Texto: Redação AECweb

Redação AECweb


Para ser sustentável, uma empresa deve atender não apenas aspectos econômicos e ambientais, mas também sociais. Juntos, esses três conceitos formam o Triple Botton Line ou, como é conhecido por aqui, o tripé da sustentabilidade. Embora não haja desenvolvimento sustentável sem um desses “pés”, muitas empresas insistem em priorizar os fatores econômicos e ambientais, deixando as questões sociais em segundo plano. Também verificada na construção civil, essa realidade preocupa as entidades do setor.


Segundo Melvyn Fox, presidente da Abramat - Associação Brasileira da Indústria de Materiais de Construção, a indústria da construção civil apresenta índices altíssimos de informalidade. “Só para se ter uma idéia, na construção civil há em torno de 2,5 milhões de postos com carteira assina e quase o dobro desse número de trabalhadores informais”, explica. Para ele, essa informalidade pode acontecer de duas maneiras: através do consumidor final, que faz sua autoconstrução, ou dentro das construtoras que, muitas vezes, contratam sem carteira assinada e deixam de pagar encargos e direitos a seus funcionários.

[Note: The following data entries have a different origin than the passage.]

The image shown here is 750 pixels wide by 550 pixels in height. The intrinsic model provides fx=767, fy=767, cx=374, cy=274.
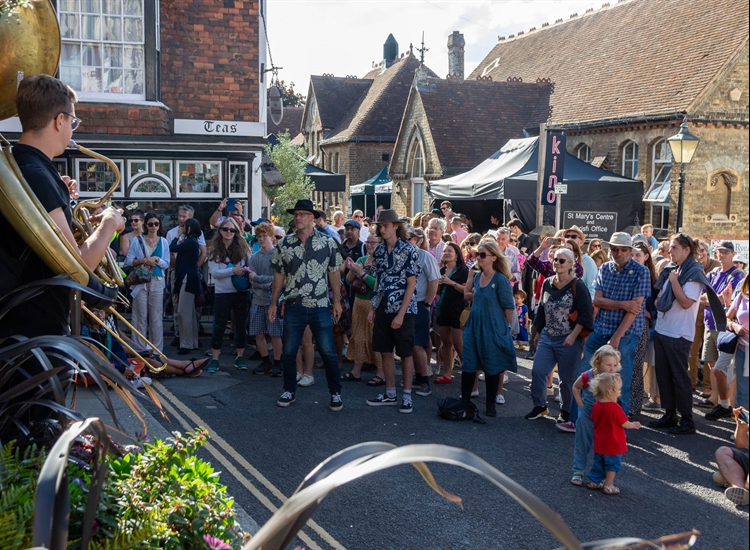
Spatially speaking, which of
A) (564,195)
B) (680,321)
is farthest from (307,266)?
(564,195)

Visando formalizar o mercado, as associações e sindicatos do setor vêm desenvolvendo várias ações, tanto no âmbito governamental, quanto corporativo. “O Sindicato da Indústria de Construção Civil de São Paulo, por exemplo, tem feito nos últimos anos um grande trabalho de conscientização junto às empresas associadas, para que estas adotem ações que permitam a elevação da qualidade de vida de seus trabalhadores”, conta Maristela Honda, vice-presidente de Responsabilidade Social do SindusCon-SP. Entre eles, está a ‘menina dos olhos’ da diretora, o projeto ConstruSer (Encontro Estadual da Construção Civil em Família – Construindo a Cidadania e o Ser Humano), o maior evento de responsabilidade social do segmento que, este ano, contou com a participação de mais de 32 mil pessoas.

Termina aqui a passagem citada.